* _THE EXERCISE_: Exactly as they appear, copy the lines of the listing from the one containing "Measured from the" through the final line, both included, and nothing else.

## Start MATERIAL FOR THIS EXERCISE

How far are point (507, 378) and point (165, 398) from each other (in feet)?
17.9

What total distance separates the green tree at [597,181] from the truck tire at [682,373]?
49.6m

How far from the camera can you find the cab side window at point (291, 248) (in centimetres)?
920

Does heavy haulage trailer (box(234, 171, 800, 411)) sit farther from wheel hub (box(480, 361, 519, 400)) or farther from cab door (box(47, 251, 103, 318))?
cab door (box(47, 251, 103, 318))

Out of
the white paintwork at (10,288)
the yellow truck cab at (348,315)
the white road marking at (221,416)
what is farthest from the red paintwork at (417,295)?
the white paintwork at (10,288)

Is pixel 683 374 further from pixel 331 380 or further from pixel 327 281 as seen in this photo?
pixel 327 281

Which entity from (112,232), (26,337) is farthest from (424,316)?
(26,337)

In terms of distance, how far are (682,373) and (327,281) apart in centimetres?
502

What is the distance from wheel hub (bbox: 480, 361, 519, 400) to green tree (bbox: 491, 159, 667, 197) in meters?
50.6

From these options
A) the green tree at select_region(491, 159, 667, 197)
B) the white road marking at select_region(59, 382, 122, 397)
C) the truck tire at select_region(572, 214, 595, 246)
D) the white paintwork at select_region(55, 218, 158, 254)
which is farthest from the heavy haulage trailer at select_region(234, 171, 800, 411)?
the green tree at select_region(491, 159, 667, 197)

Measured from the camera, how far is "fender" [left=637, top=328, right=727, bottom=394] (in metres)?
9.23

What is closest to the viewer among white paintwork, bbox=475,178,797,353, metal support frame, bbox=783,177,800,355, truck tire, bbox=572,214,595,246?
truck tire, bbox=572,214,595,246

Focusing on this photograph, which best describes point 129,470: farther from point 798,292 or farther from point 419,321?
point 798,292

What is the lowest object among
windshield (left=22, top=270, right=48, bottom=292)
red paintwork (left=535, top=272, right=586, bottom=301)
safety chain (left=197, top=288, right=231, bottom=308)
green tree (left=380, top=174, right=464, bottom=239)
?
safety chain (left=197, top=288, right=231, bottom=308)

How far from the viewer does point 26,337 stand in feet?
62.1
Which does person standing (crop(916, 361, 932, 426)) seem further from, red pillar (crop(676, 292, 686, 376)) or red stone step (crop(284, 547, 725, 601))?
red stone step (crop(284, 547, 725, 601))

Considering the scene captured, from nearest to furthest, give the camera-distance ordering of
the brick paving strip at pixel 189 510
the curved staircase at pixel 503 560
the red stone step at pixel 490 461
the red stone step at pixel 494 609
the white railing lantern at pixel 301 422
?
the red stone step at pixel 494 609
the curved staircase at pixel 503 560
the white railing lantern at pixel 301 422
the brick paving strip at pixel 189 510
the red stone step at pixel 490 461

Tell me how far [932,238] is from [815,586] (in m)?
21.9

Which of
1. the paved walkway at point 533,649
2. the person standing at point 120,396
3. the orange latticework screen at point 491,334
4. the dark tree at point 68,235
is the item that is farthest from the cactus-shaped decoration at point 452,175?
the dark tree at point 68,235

## End MATERIAL FOR THIS EXERCISE

* _CORRECT RESULT_:
Measured from the camera, how far is "fender" [left=637, top=328, right=727, bottom=394] (in metres)?
9.23

What is closest to the viewer among white paintwork, bbox=475,178,797,353, metal support frame, bbox=783,177,800,355, truck tire, bbox=572,214,595,246?
truck tire, bbox=572,214,595,246

Focusing on this photograph, which best describes point 129,470: farther from point 798,292 or farther from point 419,321?
point 798,292

What is the lowest object among
windshield (left=22, top=270, right=48, bottom=292)
red paintwork (left=535, top=272, right=586, bottom=301)
safety chain (left=197, top=288, right=231, bottom=308)
green tree (left=380, top=174, right=464, bottom=239)
?
safety chain (left=197, top=288, right=231, bottom=308)

How far from the viewer does point 26,337 stand in feet?
62.1
Which does person standing (crop(916, 361, 932, 426)) seem further from, red pillar (crop(676, 292, 686, 376)) or red stone step (crop(284, 547, 725, 601))?
red stone step (crop(284, 547, 725, 601))

Considering the scene captured, from nearest to furthest, give the camera-distance ordering of
the brick paving strip at pixel 189 510
the curved staircase at pixel 503 560
the red stone step at pixel 490 461
the red stone step at pixel 494 609
the white railing lantern at pixel 301 422
?
the red stone step at pixel 494 609
the curved staircase at pixel 503 560
the white railing lantern at pixel 301 422
the brick paving strip at pixel 189 510
the red stone step at pixel 490 461

Tell me how far [932,238] is from [815,586] (in m)?
21.9

Which of
1. the paved walkway at point 533,649
2. the person standing at point 120,396
3. the orange latticework screen at point 491,334
4. the dark tree at point 68,235
is the item that is farthest from the cactus-shaped decoration at point 452,175?
the dark tree at point 68,235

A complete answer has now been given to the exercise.